In particular, the agent abstraction is interested in whether the systen tries to achieve some goal in the environment. It turns out that if it follows certain intuitively goal-directed rules like always taking a decision and not oscillating around, it must have some well-defined goal.

There's then the question of what it means to have a reason. Obviously for an agent, it would make sense to treat the goal and things that derive from it as being a reason. For more general systems, I guess you could consider whatever mechanism it acts by to be a reason.

So will every system have a reason to become an agent? That is, will every system regardless of mechanism of action spontaneously change itself to have a goal? And I was about to say that the answer is no, because a rock doesn't do this. But then there's the standard point about how any system can be seen as an optimizer by putting a utility of 1 on whatever it does and a utility of 0 on everything else.
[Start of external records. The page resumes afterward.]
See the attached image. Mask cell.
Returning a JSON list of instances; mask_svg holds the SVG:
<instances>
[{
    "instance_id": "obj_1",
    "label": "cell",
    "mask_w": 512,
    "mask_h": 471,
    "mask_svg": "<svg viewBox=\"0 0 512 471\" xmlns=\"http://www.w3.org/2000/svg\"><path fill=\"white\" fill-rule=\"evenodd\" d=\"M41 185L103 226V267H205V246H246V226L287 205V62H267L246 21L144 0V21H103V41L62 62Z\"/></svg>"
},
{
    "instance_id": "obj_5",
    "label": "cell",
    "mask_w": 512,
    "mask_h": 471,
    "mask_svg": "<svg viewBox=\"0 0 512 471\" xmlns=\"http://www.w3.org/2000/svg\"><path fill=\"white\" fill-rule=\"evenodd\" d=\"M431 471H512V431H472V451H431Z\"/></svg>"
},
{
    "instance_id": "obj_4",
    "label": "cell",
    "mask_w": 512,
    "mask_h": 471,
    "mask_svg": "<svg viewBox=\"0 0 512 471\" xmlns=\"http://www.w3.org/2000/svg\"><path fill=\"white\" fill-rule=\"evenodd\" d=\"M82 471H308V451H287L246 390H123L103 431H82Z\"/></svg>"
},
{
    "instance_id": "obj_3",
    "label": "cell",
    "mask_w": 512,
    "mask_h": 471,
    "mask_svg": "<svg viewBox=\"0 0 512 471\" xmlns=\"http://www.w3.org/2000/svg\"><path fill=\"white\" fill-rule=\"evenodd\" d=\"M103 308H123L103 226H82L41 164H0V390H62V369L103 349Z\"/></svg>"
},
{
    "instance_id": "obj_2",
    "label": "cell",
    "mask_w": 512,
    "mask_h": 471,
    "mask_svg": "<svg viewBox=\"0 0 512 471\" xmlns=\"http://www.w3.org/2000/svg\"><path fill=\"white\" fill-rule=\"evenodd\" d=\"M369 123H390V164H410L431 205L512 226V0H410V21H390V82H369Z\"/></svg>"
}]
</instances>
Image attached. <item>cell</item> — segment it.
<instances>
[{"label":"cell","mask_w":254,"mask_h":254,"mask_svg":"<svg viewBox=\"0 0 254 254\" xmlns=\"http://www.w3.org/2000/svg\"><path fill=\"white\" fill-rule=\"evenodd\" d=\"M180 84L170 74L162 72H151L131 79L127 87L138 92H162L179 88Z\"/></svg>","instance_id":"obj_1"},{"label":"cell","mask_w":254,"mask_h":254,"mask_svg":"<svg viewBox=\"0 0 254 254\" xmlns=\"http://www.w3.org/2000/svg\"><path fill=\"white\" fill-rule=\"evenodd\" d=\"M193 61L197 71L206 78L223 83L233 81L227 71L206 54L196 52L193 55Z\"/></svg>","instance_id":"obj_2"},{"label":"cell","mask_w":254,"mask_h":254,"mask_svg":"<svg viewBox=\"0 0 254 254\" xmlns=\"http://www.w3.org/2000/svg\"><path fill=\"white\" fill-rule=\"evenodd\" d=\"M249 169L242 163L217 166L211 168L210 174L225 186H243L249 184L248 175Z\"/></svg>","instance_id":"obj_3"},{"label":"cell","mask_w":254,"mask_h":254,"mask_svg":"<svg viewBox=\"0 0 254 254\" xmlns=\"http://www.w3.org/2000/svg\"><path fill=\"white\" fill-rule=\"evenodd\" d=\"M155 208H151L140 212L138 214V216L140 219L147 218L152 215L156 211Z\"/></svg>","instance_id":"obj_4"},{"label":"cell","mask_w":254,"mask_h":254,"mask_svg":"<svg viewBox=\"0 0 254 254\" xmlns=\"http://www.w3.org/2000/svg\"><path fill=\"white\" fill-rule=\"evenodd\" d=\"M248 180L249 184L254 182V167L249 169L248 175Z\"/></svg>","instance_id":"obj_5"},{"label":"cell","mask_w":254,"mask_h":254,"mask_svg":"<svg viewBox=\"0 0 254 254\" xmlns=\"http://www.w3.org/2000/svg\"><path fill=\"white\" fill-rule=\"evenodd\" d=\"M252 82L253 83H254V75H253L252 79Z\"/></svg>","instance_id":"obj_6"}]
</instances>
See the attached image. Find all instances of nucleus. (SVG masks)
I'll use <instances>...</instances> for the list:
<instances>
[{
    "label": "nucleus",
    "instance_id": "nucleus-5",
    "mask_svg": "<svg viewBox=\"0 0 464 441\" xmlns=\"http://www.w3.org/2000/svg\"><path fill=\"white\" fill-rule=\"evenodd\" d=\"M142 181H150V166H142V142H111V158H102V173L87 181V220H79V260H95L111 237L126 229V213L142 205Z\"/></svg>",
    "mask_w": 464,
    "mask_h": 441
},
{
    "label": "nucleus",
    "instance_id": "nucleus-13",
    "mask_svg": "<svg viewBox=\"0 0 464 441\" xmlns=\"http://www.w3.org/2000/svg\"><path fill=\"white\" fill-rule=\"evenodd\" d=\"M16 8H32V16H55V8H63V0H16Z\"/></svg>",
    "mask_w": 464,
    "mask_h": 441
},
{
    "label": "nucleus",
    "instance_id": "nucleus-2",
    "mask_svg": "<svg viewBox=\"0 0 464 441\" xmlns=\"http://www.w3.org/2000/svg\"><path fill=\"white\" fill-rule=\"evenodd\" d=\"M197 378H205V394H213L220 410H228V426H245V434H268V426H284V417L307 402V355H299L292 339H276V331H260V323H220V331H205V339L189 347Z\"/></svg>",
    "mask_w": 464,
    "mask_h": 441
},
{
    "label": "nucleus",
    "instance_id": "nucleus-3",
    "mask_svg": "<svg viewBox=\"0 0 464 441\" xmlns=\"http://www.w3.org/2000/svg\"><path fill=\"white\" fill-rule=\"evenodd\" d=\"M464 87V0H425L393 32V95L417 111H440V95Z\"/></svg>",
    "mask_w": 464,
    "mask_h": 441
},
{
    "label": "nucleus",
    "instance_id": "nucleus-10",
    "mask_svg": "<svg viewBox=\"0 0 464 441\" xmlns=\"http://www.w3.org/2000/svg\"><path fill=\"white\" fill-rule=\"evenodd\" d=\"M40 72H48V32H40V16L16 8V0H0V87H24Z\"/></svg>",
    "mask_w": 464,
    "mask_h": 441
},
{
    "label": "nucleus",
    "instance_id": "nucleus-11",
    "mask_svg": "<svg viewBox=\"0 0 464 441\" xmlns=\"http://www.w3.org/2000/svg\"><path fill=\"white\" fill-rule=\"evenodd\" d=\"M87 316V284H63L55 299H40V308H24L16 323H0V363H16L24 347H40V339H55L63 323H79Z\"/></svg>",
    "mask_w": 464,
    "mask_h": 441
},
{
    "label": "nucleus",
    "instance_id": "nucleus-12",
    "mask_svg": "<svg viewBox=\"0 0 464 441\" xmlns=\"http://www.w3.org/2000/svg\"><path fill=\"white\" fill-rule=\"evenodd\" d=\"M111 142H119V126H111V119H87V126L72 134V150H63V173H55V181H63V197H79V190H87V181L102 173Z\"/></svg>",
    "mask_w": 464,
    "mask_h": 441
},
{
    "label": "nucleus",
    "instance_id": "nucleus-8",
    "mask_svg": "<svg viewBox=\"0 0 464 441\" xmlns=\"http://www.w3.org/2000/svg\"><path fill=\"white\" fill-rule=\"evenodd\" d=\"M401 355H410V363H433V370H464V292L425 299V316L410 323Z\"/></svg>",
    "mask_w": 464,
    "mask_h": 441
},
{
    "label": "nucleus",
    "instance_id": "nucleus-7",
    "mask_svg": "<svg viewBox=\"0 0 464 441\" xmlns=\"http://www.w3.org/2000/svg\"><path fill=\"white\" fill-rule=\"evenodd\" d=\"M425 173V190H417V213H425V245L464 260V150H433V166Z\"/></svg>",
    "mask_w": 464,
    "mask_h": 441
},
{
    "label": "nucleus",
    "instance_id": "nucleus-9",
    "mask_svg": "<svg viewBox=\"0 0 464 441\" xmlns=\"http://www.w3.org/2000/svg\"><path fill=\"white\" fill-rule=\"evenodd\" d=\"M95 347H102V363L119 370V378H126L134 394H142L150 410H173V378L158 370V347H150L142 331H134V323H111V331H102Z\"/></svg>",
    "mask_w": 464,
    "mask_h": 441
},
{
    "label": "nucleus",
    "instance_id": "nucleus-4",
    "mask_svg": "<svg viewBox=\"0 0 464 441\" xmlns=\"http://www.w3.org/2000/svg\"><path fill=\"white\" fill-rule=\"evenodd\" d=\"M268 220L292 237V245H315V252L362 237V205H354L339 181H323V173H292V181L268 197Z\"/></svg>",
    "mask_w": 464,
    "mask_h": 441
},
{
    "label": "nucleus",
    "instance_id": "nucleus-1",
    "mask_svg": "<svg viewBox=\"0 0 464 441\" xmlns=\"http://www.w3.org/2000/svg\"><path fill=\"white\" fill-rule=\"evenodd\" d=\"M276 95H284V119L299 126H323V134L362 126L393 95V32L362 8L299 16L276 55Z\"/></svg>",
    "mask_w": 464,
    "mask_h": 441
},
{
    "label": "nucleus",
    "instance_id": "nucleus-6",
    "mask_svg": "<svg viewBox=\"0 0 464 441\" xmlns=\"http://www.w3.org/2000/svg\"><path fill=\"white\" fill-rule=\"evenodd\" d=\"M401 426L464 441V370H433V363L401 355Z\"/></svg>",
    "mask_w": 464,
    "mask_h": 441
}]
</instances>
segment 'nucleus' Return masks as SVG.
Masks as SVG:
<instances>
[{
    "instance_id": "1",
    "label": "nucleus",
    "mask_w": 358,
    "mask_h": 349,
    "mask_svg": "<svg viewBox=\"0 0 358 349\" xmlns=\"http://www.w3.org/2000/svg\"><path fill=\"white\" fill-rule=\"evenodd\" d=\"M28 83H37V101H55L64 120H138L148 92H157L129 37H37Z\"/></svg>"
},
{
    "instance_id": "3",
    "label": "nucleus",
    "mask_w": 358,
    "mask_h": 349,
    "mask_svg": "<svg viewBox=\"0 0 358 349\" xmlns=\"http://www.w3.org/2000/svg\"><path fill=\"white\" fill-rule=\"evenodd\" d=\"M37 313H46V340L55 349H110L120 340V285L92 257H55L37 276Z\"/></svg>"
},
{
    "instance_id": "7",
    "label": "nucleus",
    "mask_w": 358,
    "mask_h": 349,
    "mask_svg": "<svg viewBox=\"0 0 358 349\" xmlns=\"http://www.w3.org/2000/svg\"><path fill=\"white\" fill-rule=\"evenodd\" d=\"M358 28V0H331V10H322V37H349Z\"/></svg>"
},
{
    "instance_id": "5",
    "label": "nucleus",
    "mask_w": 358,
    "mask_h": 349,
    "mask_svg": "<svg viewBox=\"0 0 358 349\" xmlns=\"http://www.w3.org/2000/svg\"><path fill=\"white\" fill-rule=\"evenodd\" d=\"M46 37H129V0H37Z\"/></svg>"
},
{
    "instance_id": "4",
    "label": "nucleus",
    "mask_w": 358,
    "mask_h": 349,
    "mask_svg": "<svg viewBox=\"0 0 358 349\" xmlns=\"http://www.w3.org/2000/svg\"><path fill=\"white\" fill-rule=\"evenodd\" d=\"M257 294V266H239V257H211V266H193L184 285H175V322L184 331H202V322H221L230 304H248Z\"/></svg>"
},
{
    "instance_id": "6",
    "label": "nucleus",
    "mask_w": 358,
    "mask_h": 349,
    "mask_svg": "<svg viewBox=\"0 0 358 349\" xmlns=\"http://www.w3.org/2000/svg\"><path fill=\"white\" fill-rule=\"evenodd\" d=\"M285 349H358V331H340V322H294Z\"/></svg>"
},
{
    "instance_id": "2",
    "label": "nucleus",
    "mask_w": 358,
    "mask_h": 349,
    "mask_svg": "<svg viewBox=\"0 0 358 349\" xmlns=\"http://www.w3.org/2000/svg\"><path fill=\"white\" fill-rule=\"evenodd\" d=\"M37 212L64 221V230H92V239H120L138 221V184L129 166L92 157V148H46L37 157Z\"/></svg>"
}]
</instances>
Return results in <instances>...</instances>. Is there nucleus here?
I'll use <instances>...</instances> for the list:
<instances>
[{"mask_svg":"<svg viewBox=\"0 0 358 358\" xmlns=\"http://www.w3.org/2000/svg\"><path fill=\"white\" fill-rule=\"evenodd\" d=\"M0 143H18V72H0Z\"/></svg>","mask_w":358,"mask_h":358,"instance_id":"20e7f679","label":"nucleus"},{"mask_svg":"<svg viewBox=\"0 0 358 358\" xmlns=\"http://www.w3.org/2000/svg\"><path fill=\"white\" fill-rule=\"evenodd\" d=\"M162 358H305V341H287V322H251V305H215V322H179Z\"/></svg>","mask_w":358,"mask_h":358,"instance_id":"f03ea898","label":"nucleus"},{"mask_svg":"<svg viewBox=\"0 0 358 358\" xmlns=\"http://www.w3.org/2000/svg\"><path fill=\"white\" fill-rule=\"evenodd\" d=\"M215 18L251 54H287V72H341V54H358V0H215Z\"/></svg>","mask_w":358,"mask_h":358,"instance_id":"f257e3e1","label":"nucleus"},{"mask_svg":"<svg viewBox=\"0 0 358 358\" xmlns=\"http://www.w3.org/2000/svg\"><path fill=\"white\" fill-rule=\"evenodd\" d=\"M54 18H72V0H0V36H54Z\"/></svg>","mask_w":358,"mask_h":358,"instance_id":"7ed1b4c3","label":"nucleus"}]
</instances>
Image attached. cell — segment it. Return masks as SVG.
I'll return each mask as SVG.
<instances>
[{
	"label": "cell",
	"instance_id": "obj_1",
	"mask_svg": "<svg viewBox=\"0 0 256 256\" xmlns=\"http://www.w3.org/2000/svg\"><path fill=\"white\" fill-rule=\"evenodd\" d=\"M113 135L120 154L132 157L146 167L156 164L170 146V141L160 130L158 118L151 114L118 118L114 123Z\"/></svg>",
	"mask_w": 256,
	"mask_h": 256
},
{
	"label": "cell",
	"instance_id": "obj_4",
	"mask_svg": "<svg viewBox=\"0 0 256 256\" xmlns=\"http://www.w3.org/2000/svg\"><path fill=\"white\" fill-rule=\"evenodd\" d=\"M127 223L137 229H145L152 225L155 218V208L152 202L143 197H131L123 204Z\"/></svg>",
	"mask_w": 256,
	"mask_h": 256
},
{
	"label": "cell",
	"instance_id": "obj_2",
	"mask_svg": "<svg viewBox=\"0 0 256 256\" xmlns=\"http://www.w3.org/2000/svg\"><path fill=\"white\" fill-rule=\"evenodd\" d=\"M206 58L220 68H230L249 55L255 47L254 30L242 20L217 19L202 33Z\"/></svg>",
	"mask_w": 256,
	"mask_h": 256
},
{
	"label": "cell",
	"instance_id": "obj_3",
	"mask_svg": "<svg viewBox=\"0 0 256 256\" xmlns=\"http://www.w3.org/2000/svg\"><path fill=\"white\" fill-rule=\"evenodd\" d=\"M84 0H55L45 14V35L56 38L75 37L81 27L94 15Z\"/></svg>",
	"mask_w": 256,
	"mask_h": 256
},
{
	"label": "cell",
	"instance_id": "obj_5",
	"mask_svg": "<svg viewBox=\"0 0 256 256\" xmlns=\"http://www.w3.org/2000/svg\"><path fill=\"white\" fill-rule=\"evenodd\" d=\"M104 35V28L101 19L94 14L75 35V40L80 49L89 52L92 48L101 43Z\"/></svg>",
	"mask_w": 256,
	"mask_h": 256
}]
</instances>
That's a bit trivial though and presumably not what you meant.

So the answer in practice is no. Except, then in your post you changed the question from the general "systems" to the specific "creatures":

you should predict that reasonable creatures will stop doing that if they notice that they are doing it

Creatures a produced by evolution, and those that oscillate endlessly will tend to just go extinct, perhaps by some other creature evolving to exploit them, and perhaps just by wasting energy and getting outcompeted by other creatures that don't do this.

My anecdotal experience of being a creature shows that I am very happy when I don't feel like an agent, coherent or not. The need for being an [efficient] agent only arises in the context of an adverse situation, e.g. related to survival, but agency and coherence are costly, in so many aspects. I am truly blessed when I am indifferent enough not to care about my agency or coherence.

To add a simple observation to more detailed analysis : human brains have real world noise affecting their computations. So the preference they are going to exhibit when their internal pretences are almost the same is going to be random. This is also the optimal strategy for a game like rock paper scissors: to randomly choose from the 3 classes, because any preference for a class can be exploited like you found out.

We can certainly make AI systems that exhibit randomness whenever 2 actions being considered are close together in value heuristic.